When we talk about rebrands in business today, we are talking about fundamental shifts in strategy, investment, and operations that drive favourable action from customers. They need to be adopted early, and championed by the leaders of the business.
Considering the health and constant evolution of a brand is an upstream process that should be occupying the attention of every chief executive and business leader. Rebrands aren’t frivolous deckchair rearrangements, they are the essence of contemporary success.
Debenhams, in fact, had publicly discussed its plans for a rebrand for some time before this recent launch.

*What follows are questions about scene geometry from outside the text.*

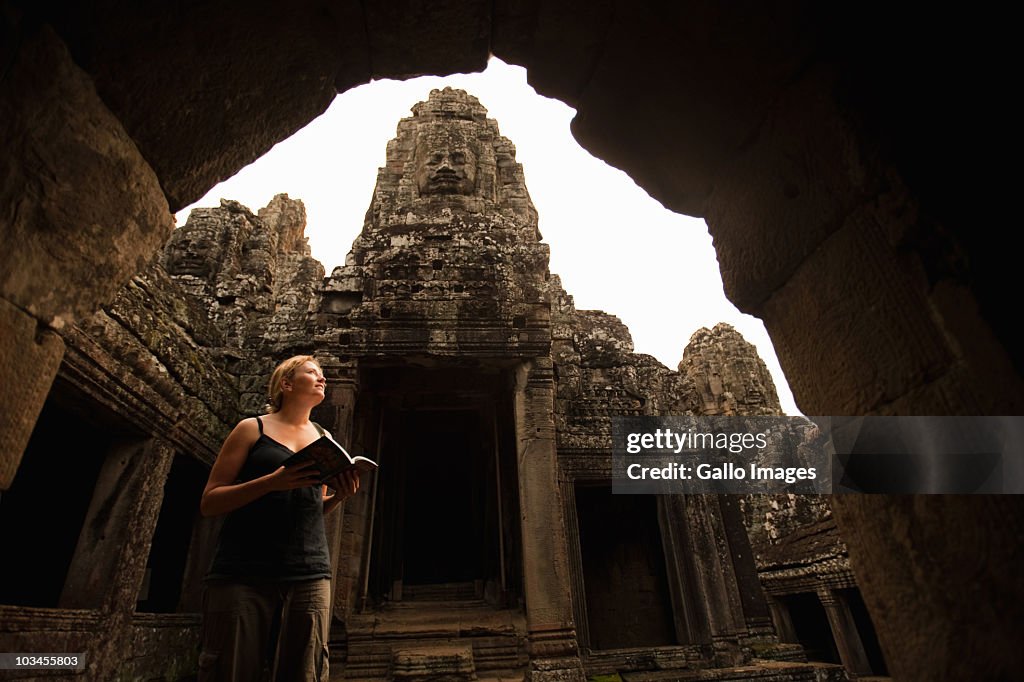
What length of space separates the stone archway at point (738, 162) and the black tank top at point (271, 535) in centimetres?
87

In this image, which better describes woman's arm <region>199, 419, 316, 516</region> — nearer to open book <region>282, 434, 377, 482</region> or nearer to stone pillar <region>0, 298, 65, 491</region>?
open book <region>282, 434, 377, 482</region>

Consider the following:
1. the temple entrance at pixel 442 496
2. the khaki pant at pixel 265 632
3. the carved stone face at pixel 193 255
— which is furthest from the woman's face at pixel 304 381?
the carved stone face at pixel 193 255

Had it acted more decisively a couple of years ago, it may have had a chance of avoiding its current malaise.
But I suspect that conversations about the brand went the same way as so many do in large legacy organisations: at the first sign of financial decline, investment in the “brand” is perceived as an easy and necessary sacrifice. Despite being the thing most likely to turn fortunes around, it is so often the first thing to get cut.
And that is so wrong. If you’re running a business that is in long-term decline, and you only wake up to the fact that you need a comprehensive strategic rebrand six days before the business model collapses, then you have seriously failed to understand your job.